I live what I like to call an omnivorous lifestyle. My diet cannot be confined to one or two types of food; I eat everything and in any given week I eat very diversely. In the world of professional eating, it's probably the best anyone can hope for. Incidentally, living this lifestyle requires a serious amount of body work. My routine of eating opulent dinners is countered by my rigorous routine of exercise: pilates refomer on Fridays and Saturdays; weight-lifting on Wednesdays; running on Mondays, Tuesdays, Thursdays, and Sundays. That's right. I'm a runner. I run to eat.

Running obviously burns calories, but the sport also changes the way the body metabolizes food. Because of the sport's required endurance, the heart works hard and continues to work even after you stop running. This means that distance runners burn calories even when they aren't running. So that's the secret to staying trim and eating like a hedonist: short runs, long runs, tempo runs, interval runs, hill runs... all of it.

*-*-*

Exercise requirements:
A. Name each type of run that the passage on running and eating mentions.
B. Pick up the passage on running and eating after its final sentence and write what comes next.

Information shown:
*-*-*

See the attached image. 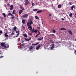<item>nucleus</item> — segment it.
<instances>
[{"label": "nucleus", "mask_w": 76, "mask_h": 76, "mask_svg": "<svg viewBox=\"0 0 76 76\" xmlns=\"http://www.w3.org/2000/svg\"><path fill=\"white\" fill-rule=\"evenodd\" d=\"M61 19L62 20H63V21L64 20V19L63 18H62Z\"/></svg>", "instance_id": "obj_44"}, {"label": "nucleus", "mask_w": 76, "mask_h": 76, "mask_svg": "<svg viewBox=\"0 0 76 76\" xmlns=\"http://www.w3.org/2000/svg\"><path fill=\"white\" fill-rule=\"evenodd\" d=\"M75 41L76 42V38L75 39Z\"/></svg>", "instance_id": "obj_57"}, {"label": "nucleus", "mask_w": 76, "mask_h": 76, "mask_svg": "<svg viewBox=\"0 0 76 76\" xmlns=\"http://www.w3.org/2000/svg\"><path fill=\"white\" fill-rule=\"evenodd\" d=\"M49 16H51V14H50Z\"/></svg>", "instance_id": "obj_53"}, {"label": "nucleus", "mask_w": 76, "mask_h": 76, "mask_svg": "<svg viewBox=\"0 0 76 76\" xmlns=\"http://www.w3.org/2000/svg\"><path fill=\"white\" fill-rule=\"evenodd\" d=\"M75 18L76 19V16H75Z\"/></svg>", "instance_id": "obj_61"}, {"label": "nucleus", "mask_w": 76, "mask_h": 76, "mask_svg": "<svg viewBox=\"0 0 76 76\" xmlns=\"http://www.w3.org/2000/svg\"><path fill=\"white\" fill-rule=\"evenodd\" d=\"M6 48H8L9 47V45H7V46H6Z\"/></svg>", "instance_id": "obj_38"}, {"label": "nucleus", "mask_w": 76, "mask_h": 76, "mask_svg": "<svg viewBox=\"0 0 76 76\" xmlns=\"http://www.w3.org/2000/svg\"><path fill=\"white\" fill-rule=\"evenodd\" d=\"M31 4L32 5V6H34V3H31Z\"/></svg>", "instance_id": "obj_47"}, {"label": "nucleus", "mask_w": 76, "mask_h": 76, "mask_svg": "<svg viewBox=\"0 0 76 76\" xmlns=\"http://www.w3.org/2000/svg\"><path fill=\"white\" fill-rule=\"evenodd\" d=\"M24 45H25L24 44H23L22 45H21V46L22 47H23Z\"/></svg>", "instance_id": "obj_41"}, {"label": "nucleus", "mask_w": 76, "mask_h": 76, "mask_svg": "<svg viewBox=\"0 0 76 76\" xmlns=\"http://www.w3.org/2000/svg\"><path fill=\"white\" fill-rule=\"evenodd\" d=\"M54 44L53 43L52 44V47H50V49L52 50L54 48Z\"/></svg>", "instance_id": "obj_6"}, {"label": "nucleus", "mask_w": 76, "mask_h": 76, "mask_svg": "<svg viewBox=\"0 0 76 76\" xmlns=\"http://www.w3.org/2000/svg\"><path fill=\"white\" fill-rule=\"evenodd\" d=\"M38 31V34L39 35L40 34V32L39 31V30H37Z\"/></svg>", "instance_id": "obj_37"}, {"label": "nucleus", "mask_w": 76, "mask_h": 76, "mask_svg": "<svg viewBox=\"0 0 76 76\" xmlns=\"http://www.w3.org/2000/svg\"><path fill=\"white\" fill-rule=\"evenodd\" d=\"M38 28L39 29H40V27H38Z\"/></svg>", "instance_id": "obj_52"}, {"label": "nucleus", "mask_w": 76, "mask_h": 76, "mask_svg": "<svg viewBox=\"0 0 76 76\" xmlns=\"http://www.w3.org/2000/svg\"><path fill=\"white\" fill-rule=\"evenodd\" d=\"M75 8V5H73L71 7V9L72 10H74V9L73 8Z\"/></svg>", "instance_id": "obj_16"}, {"label": "nucleus", "mask_w": 76, "mask_h": 76, "mask_svg": "<svg viewBox=\"0 0 76 76\" xmlns=\"http://www.w3.org/2000/svg\"><path fill=\"white\" fill-rule=\"evenodd\" d=\"M25 20H22V23H23L24 24L25 23Z\"/></svg>", "instance_id": "obj_24"}, {"label": "nucleus", "mask_w": 76, "mask_h": 76, "mask_svg": "<svg viewBox=\"0 0 76 76\" xmlns=\"http://www.w3.org/2000/svg\"><path fill=\"white\" fill-rule=\"evenodd\" d=\"M64 17V18H65V17Z\"/></svg>", "instance_id": "obj_62"}, {"label": "nucleus", "mask_w": 76, "mask_h": 76, "mask_svg": "<svg viewBox=\"0 0 76 76\" xmlns=\"http://www.w3.org/2000/svg\"><path fill=\"white\" fill-rule=\"evenodd\" d=\"M23 12V11L22 10H20V11H19L18 14L19 15H21L22 13Z\"/></svg>", "instance_id": "obj_8"}, {"label": "nucleus", "mask_w": 76, "mask_h": 76, "mask_svg": "<svg viewBox=\"0 0 76 76\" xmlns=\"http://www.w3.org/2000/svg\"><path fill=\"white\" fill-rule=\"evenodd\" d=\"M26 2H25V4L26 6H27L28 4L29 3V1L28 0H26Z\"/></svg>", "instance_id": "obj_4"}, {"label": "nucleus", "mask_w": 76, "mask_h": 76, "mask_svg": "<svg viewBox=\"0 0 76 76\" xmlns=\"http://www.w3.org/2000/svg\"><path fill=\"white\" fill-rule=\"evenodd\" d=\"M75 15H76V13H75Z\"/></svg>", "instance_id": "obj_58"}, {"label": "nucleus", "mask_w": 76, "mask_h": 76, "mask_svg": "<svg viewBox=\"0 0 76 76\" xmlns=\"http://www.w3.org/2000/svg\"><path fill=\"white\" fill-rule=\"evenodd\" d=\"M58 8H61V5H58Z\"/></svg>", "instance_id": "obj_20"}, {"label": "nucleus", "mask_w": 76, "mask_h": 76, "mask_svg": "<svg viewBox=\"0 0 76 76\" xmlns=\"http://www.w3.org/2000/svg\"><path fill=\"white\" fill-rule=\"evenodd\" d=\"M68 33H69V34L71 35H72L73 34V33H72L71 30H70L69 29H68Z\"/></svg>", "instance_id": "obj_5"}, {"label": "nucleus", "mask_w": 76, "mask_h": 76, "mask_svg": "<svg viewBox=\"0 0 76 76\" xmlns=\"http://www.w3.org/2000/svg\"><path fill=\"white\" fill-rule=\"evenodd\" d=\"M2 15H3V16H4V17H6V14L5 13H3Z\"/></svg>", "instance_id": "obj_31"}, {"label": "nucleus", "mask_w": 76, "mask_h": 76, "mask_svg": "<svg viewBox=\"0 0 76 76\" xmlns=\"http://www.w3.org/2000/svg\"><path fill=\"white\" fill-rule=\"evenodd\" d=\"M7 32L5 33V34H4V35L6 37H8V35H7Z\"/></svg>", "instance_id": "obj_12"}, {"label": "nucleus", "mask_w": 76, "mask_h": 76, "mask_svg": "<svg viewBox=\"0 0 76 76\" xmlns=\"http://www.w3.org/2000/svg\"><path fill=\"white\" fill-rule=\"evenodd\" d=\"M75 55H76V50H75Z\"/></svg>", "instance_id": "obj_48"}, {"label": "nucleus", "mask_w": 76, "mask_h": 76, "mask_svg": "<svg viewBox=\"0 0 76 76\" xmlns=\"http://www.w3.org/2000/svg\"><path fill=\"white\" fill-rule=\"evenodd\" d=\"M8 16H11L12 17L13 16V15L11 13H9L8 14Z\"/></svg>", "instance_id": "obj_17"}, {"label": "nucleus", "mask_w": 76, "mask_h": 76, "mask_svg": "<svg viewBox=\"0 0 76 76\" xmlns=\"http://www.w3.org/2000/svg\"><path fill=\"white\" fill-rule=\"evenodd\" d=\"M23 36H24V37L26 38H27V35H26V34H23Z\"/></svg>", "instance_id": "obj_21"}, {"label": "nucleus", "mask_w": 76, "mask_h": 76, "mask_svg": "<svg viewBox=\"0 0 76 76\" xmlns=\"http://www.w3.org/2000/svg\"><path fill=\"white\" fill-rule=\"evenodd\" d=\"M33 48V47L32 46H31L30 47V48H29V50H32Z\"/></svg>", "instance_id": "obj_25"}, {"label": "nucleus", "mask_w": 76, "mask_h": 76, "mask_svg": "<svg viewBox=\"0 0 76 76\" xmlns=\"http://www.w3.org/2000/svg\"><path fill=\"white\" fill-rule=\"evenodd\" d=\"M15 10H13V11L12 12V14H13V15L15 14L16 13H15Z\"/></svg>", "instance_id": "obj_22"}, {"label": "nucleus", "mask_w": 76, "mask_h": 76, "mask_svg": "<svg viewBox=\"0 0 76 76\" xmlns=\"http://www.w3.org/2000/svg\"><path fill=\"white\" fill-rule=\"evenodd\" d=\"M42 12V10H41L39 11H37V12H36V13L38 14V13H41Z\"/></svg>", "instance_id": "obj_7"}, {"label": "nucleus", "mask_w": 76, "mask_h": 76, "mask_svg": "<svg viewBox=\"0 0 76 76\" xmlns=\"http://www.w3.org/2000/svg\"><path fill=\"white\" fill-rule=\"evenodd\" d=\"M18 33L17 34V35L16 36V37H18L19 36V35L20 31H19V30H18Z\"/></svg>", "instance_id": "obj_19"}, {"label": "nucleus", "mask_w": 76, "mask_h": 76, "mask_svg": "<svg viewBox=\"0 0 76 76\" xmlns=\"http://www.w3.org/2000/svg\"><path fill=\"white\" fill-rule=\"evenodd\" d=\"M29 24H30V22H28L27 23V26H28V28L29 29V30H30V31H31V30H32V27L31 26H30Z\"/></svg>", "instance_id": "obj_1"}, {"label": "nucleus", "mask_w": 76, "mask_h": 76, "mask_svg": "<svg viewBox=\"0 0 76 76\" xmlns=\"http://www.w3.org/2000/svg\"><path fill=\"white\" fill-rule=\"evenodd\" d=\"M30 23V24H29V25H31L32 23H33V22L32 20H31L30 21V22H29Z\"/></svg>", "instance_id": "obj_26"}, {"label": "nucleus", "mask_w": 76, "mask_h": 76, "mask_svg": "<svg viewBox=\"0 0 76 76\" xmlns=\"http://www.w3.org/2000/svg\"><path fill=\"white\" fill-rule=\"evenodd\" d=\"M8 12L9 13H11V12H10V11H8Z\"/></svg>", "instance_id": "obj_50"}, {"label": "nucleus", "mask_w": 76, "mask_h": 76, "mask_svg": "<svg viewBox=\"0 0 76 76\" xmlns=\"http://www.w3.org/2000/svg\"><path fill=\"white\" fill-rule=\"evenodd\" d=\"M7 5L8 6H10V4L8 3L7 4Z\"/></svg>", "instance_id": "obj_42"}, {"label": "nucleus", "mask_w": 76, "mask_h": 76, "mask_svg": "<svg viewBox=\"0 0 76 76\" xmlns=\"http://www.w3.org/2000/svg\"><path fill=\"white\" fill-rule=\"evenodd\" d=\"M37 30H34V32L35 33H37Z\"/></svg>", "instance_id": "obj_34"}, {"label": "nucleus", "mask_w": 76, "mask_h": 76, "mask_svg": "<svg viewBox=\"0 0 76 76\" xmlns=\"http://www.w3.org/2000/svg\"><path fill=\"white\" fill-rule=\"evenodd\" d=\"M40 47H41V45H39L36 48V49L38 50L39 48Z\"/></svg>", "instance_id": "obj_11"}, {"label": "nucleus", "mask_w": 76, "mask_h": 76, "mask_svg": "<svg viewBox=\"0 0 76 76\" xmlns=\"http://www.w3.org/2000/svg\"><path fill=\"white\" fill-rule=\"evenodd\" d=\"M52 31L53 30V33H54V34H55L56 33V31L55 30H54L53 29V30H52Z\"/></svg>", "instance_id": "obj_32"}, {"label": "nucleus", "mask_w": 76, "mask_h": 76, "mask_svg": "<svg viewBox=\"0 0 76 76\" xmlns=\"http://www.w3.org/2000/svg\"><path fill=\"white\" fill-rule=\"evenodd\" d=\"M16 33H18V31H17L16 30H15Z\"/></svg>", "instance_id": "obj_51"}, {"label": "nucleus", "mask_w": 76, "mask_h": 76, "mask_svg": "<svg viewBox=\"0 0 76 76\" xmlns=\"http://www.w3.org/2000/svg\"><path fill=\"white\" fill-rule=\"evenodd\" d=\"M2 33V30L0 31V34L1 35V34Z\"/></svg>", "instance_id": "obj_36"}, {"label": "nucleus", "mask_w": 76, "mask_h": 76, "mask_svg": "<svg viewBox=\"0 0 76 76\" xmlns=\"http://www.w3.org/2000/svg\"><path fill=\"white\" fill-rule=\"evenodd\" d=\"M69 17L71 18L72 17V16H73V14L72 13H71L69 14Z\"/></svg>", "instance_id": "obj_28"}, {"label": "nucleus", "mask_w": 76, "mask_h": 76, "mask_svg": "<svg viewBox=\"0 0 76 76\" xmlns=\"http://www.w3.org/2000/svg\"><path fill=\"white\" fill-rule=\"evenodd\" d=\"M15 34L14 32H12V33H11V35H14Z\"/></svg>", "instance_id": "obj_39"}, {"label": "nucleus", "mask_w": 76, "mask_h": 76, "mask_svg": "<svg viewBox=\"0 0 76 76\" xmlns=\"http://www.w3.org/2000/svg\"><path fill=\"white\" fill-rule=\"evenodd\" d=\"M28 17V15L27 13L25 14L24 15H23L22 16V18L26 19Z\"/></svg>", "instance_id": "obj_2"}, {"label": "nucleus", "mask_w": 76, "mask_h": 76, "mask_svg": "<svg viewBox=\"0 0 76 76\" xmlns=\"http://www.w3.org/2000/svg\"><path fill=\"white\" fill-rule=\"evenodd\" d=\"M8 0H5V2L7 3V1H8Z\"/></svg>", "instance_id": "obj_40"}, {"label": "nucleus", "mask_w": 76, "mask_h": 76, "mask_svg": "<svg viewBox=\"0 0 76 76\" xmlns=\"http://www.w3.org/2000/svg\"><path fill=\"white\" fill-rule=\"evenodd\" d=\"M35 30L33 28H32V29H31V30H30V31H31V32L32 33H34V31H35Z\"/></svg>", "instance_id": "obj_13"}, {"label": "nucleus", "mask_w": 76, "mask_h": 76, "mask_svg": "<svg viewBox=\"0 0 76 76\" xmlns=\"http://www.w3.org/2000/svg\"><path fill=\"white\" fill-rule=\"evenodd\" d=\"M35 19H39V17H37V16H35Z\"/></svg>", "instance_id": "obj_29"}, {"label": "nucleus", "mask_w": 76, "mask_h": 76, "mask_svg": "<svg viewBox=\"0 0 76 76\" xmlns=\"http://www.w3.org/2000/svg\"><path fill=\"white\" fill-rule=\"evenodd\" d=\"M11 18H12V19H14L15 18L14 17H12Z\"/></svg>", "instance_id": "obj_43"}, {"label": "nucleus", "mask_w": 76, "mask_h": 76, "mask_svg": "<svg viewBox=\"0 0 76 76\" xmlns=\"http://www.w3.org/2000/svg\"><path fill=\"white\" fill-rule=\"evenodd\" d=\"M12 31L13 32H14V30H12Z\"/></svg>", "instance_id": "obj_54"}, {"label": "nucleus", "mask_w": 76, "mask_h": 76, "mask_svg": "<svg viewBox=\"0 0 76 76\" xmlns=\"http://www.w3.org/2000/svg\"><path fill=\"white\" fill-rule=\"evenodd\" d=\"M38 9H34L32 10L33 11H37L38 10Z\"/></svg>", "instance_id": "obj_27"}, {"label": "nucleus", "mask_w": 76, "mask_h": 76, "mask_svg": "<svg viewBox=\"0 0 76 76\" xmlns=\"http://www.w3.org/2000/svg\"><path fill=\"white\" fill-rule=\"evenodd\" d=\"M69 4L70 5H72V3H71V2H69Z\"/></svg>", "instance_id": "obj_46"}, {"label": "nucleus", "mask_w": 76, "mask_h": 76, "mask_svg": "<svg viewBox=\"0 0 76 76\" xmlns=\"http://www.w3.org/2000/svg\"><path fill=\"white\" fill-rule=\"evenodd\" d=\"M10 10H12L13 9V8H14V7L12 5H11L10 6Z\"/></svg>", "instance_id": "obj_9"}, {"label": "nucleus", "mask_w": 76, "mask_h": 76, "mask_svg": "<svg viewBox=\"0 0 76 76\" xmlns=\"http://www.w3.org/2000/svg\"><path fill=\"white\" fill-rule=\"evenodd\" d=\"M39 35V34H37L36 35V36L35 37L37 38V37H38Z\"/></svg>", "instance_id": "obj_35"}, {"label": "nucleus", "mask_w": 76, "mask_h": 76, "mask_svg": "<svg viewBox=\"0 0 76 76\" xmlns=\"http://www.w3.org/2000/svg\"><path fill=\"white\" fill-rule=\"evenodd\" d=\"M63 30V31H64V30L66 31V29L64 28H61L60 30Z\"/></svg>", "instance_id": "obj_14"}, {"label": "nucleus", "mask_w": 76, "mask_h": 76, "mask_svg": "<svg viewBox=\"0 0 76 76\" xmlns=\"http://www.w3.org/2000/svg\"><path fill=\"white\" fill-rule=\"evenodd\" d=\"M31 39V38L30 37V39H27L26 38H24L25 40L26 41H30Z\"/></svg>", "instance_id": "obj_10"}, {"label": "nucleus", "mask_w": 76, "mask_h": 76, "mask_svg": "<svg viewBox=\"0 0 76 76\" xmlns=\"http://www.w3.org/2000/svg\"><path fill=\"white\" fill-rule=\"evenodd\" d=\"M5 43L4 42H2L1 43V47H4V48H6V46L5 45Z\"/></svg>", "instance_id": "obj_3"}, {"label": "nucleus", "mask_w": 76, "mask_h": 76, "mask_svg": "<svg viewBox=\"0 0 76 76\" xmlns=\"http://www.w3.org/2000/svg\"><path fill=\"white\" fill-rule=\"evenodd\" d=\"M24 42H23V41L22 42V43H23Z\"/></svg>", "instance_id": "obj_59"}, {"label": "nucleus", "mask_w": 76, "mask_h": 76, "mask_svg": "<svg viewBox=\"0 0 76 76\" xmlns=\"http://www.w3.org/2000/svg\"><path fill=\"white\" fill-rule=\"evenodd\" d=\"M44 38V37H42V38H41L40 39V38H38V41H40V40H42Z\"/></svg>", "instance_id": "obj_18"}, {"label": "nucleus", "mask_w": 76, "mask_h": 76, "mask_svg": "<svg viewBox=\"0 0 76 76\" xmlns=\"http://www.w3.org/2000/svg\"><path fill=\"white\" fill-rule=\"evenodd\" d=\"M3 57V56H1L0 58H2Z\"/></svg>", "instance_id": "obj_49"}, {"label": "nucleus", "mask_w": 76, "mask_h": 76, "mask_svg": "<svg viewBox=\"0 0 76 76\" xmlns=\"http://www.w3.org/2000/svg\"><path fill=\"white\" fill-rule=\"evenodd\" d=\"M28 35H32V34L31 33H29L28 34Z\"/></svg>", "instance_id": "obj_33"}, {"label": "nucleus", "mask_w": 76, "mask_h": 76, "mask_svg": "<svg viewBox=\"0 0 76 76\" xmlns=\"http://www.w3.org/2000/svg\"><path fill=\"white\" fill-rule=\"evenodd\" d=\"M75 47L76 48V46H75Z\"/></svg>", "instance_id": "obj_63"}, {"label": "nucleus", "mask_w": 76, "mask_h": 76, "mask_svg": "<svg viewBox=\"0 0 76 76\" xmlns=\"http://www.w3.org/2000/svg\"><path fill=\"white\" fill-rule=\"evenodd\" d=\"M39 44V42H37V43H35V44H34V43H32V45H38V44Z\"/></svg>", "instance_id": "obj_15"}, {"label": "nucleus", "mask_w": 76, "mask_h": 76, "mask_svg": "<svg viewBox=\"0 0 76 76\" xmlns=\"http://www.w3.org/2000/svg\"><path fill=\"white\" fill-rule=\"evenodd\" d=\"M57 43H58V42H57Z\"/></svg>", "instance_id": "obj_60"}, {"label": "nucleus", "mask_w": 76, "mask_h": 76, "mask_svg": "<svg viewBox=\"0 0 76 76\" xmlns=\"http://www.w3.org/2000/svg\"><path fill=\"white\" fill-rule=\"evenodd\" d=\"M20 8L22 10H25V9L24 8L22 7H20Z\"/></svg>", "instance_id": "obj_30"}, {"label": "nucleus", "mask_w": 76, "mask_h": 76, "mask_svg": "<svg viewBox=\"0 0 76 76\" xmlns=\"http://www.w3.org/2000/svg\"><path fill=\"white\" fill-rule=\"evenodd\" d=\"M52 35L53 36H54V34H52Z\"/></svg>", "instance_id": "obj_55"}, {"label": "nucleus", "mask_w": 76, "mask_h": 76, "mask_svg": "<svg viewBox=\"0 0 76 76\" xmlns=\"http://www.w3.org/2000/svg\"><path fill=\"white\" fill-rule=\"evenodd\" d=\"M50 42H51V43H54V42H52V41H50Z\"/></svg>", "instance_id": "obj_45"}, {"label": "nucleus", "mask_w": 76, "mask_h": 76, "mask_svg": "<svg viewBox=\"0 0 76 76\" xmlns=\"http://www.w3.org/2000/svg\"><path fill=\"white\" fill-rule=\"evenodd\" d=\"M13 29L14 30H17V27L16 26H14L13 27Z\"/></svg>", "instance_id": "obj_23"}, {"label": "nucleus", "mask_w": 76, "mask_h": 76, "mask_svg": "<svg viewBox=\"0 0 76 76\" xmlns=\"http://www.w3.org/2000/svg\"><path fill=\"white\" fill-rule=\"evenodd\" d=\"M23 28H25V27L24 26H23Z\"/></svg>", "instance_id": "obj_56"}]
</instances>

*-*-*

Outputs for the tasks:
A. short runs, long runs, tempo runs, interval runs, hill runs

B.
Why am I telling you this? Because it's important to know that eating like an ovine has consequences and those consequences are only mitigated by serious and dedicated exercise. End of story.

But I digress. I was thinking, yesterday afternoon, as I hit up the grocery store, that I would prepare my favorite vegetarian meal, not because I had any particular desire to go healthy for a day, but, rather, because it was really the kind of day (unbearably cold) that warranted a hot soup. So I bought vegetables for the soup--eggplant, green bell pepper, carrots, yellow onions, fresh garlic, and zucchini--and some ingredients for a salad that caught my attention. The C-Town grocery store in my neighborhood has produce aisles filled with exotic foods from Mexico and the Middle East. I found beautiful Persian cucumbers, smaller than pickling cukes and seedless. I couldn't resist.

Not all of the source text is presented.